**INSTRUCTIONS FOR THE TASK:**
Reproduce every one of the records below word for word, keeping each line and line break unchanged.

* begin *

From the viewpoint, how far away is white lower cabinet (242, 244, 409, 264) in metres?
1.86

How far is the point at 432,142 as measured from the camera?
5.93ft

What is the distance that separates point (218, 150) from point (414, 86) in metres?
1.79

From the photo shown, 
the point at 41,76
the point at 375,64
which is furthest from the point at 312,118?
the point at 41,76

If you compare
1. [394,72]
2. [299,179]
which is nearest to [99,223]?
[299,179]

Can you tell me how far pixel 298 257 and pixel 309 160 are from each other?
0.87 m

* end *

**COMPLETED TASK:**
From the viewpoint, how far away is white lower cabinet (242, 244, 409, 264) in metres?
1.86

How far is the point at 432,142 as measured from the camera?
5.93ft

What is the distance that separates point (218, 150) from point (414, 86) in metres?
1.79

From the photo shown, 
the point at 41,76
the point at 375,64
which is furthest from the point at 312,118?
the point at 41,76

If you compare
1. [394,72]
2. [299,179]
which is nearest to [99,223]?
[299,179]

Can you tell me how far pixel 298 257 and pixel 309 160 are from each other?
0.87 m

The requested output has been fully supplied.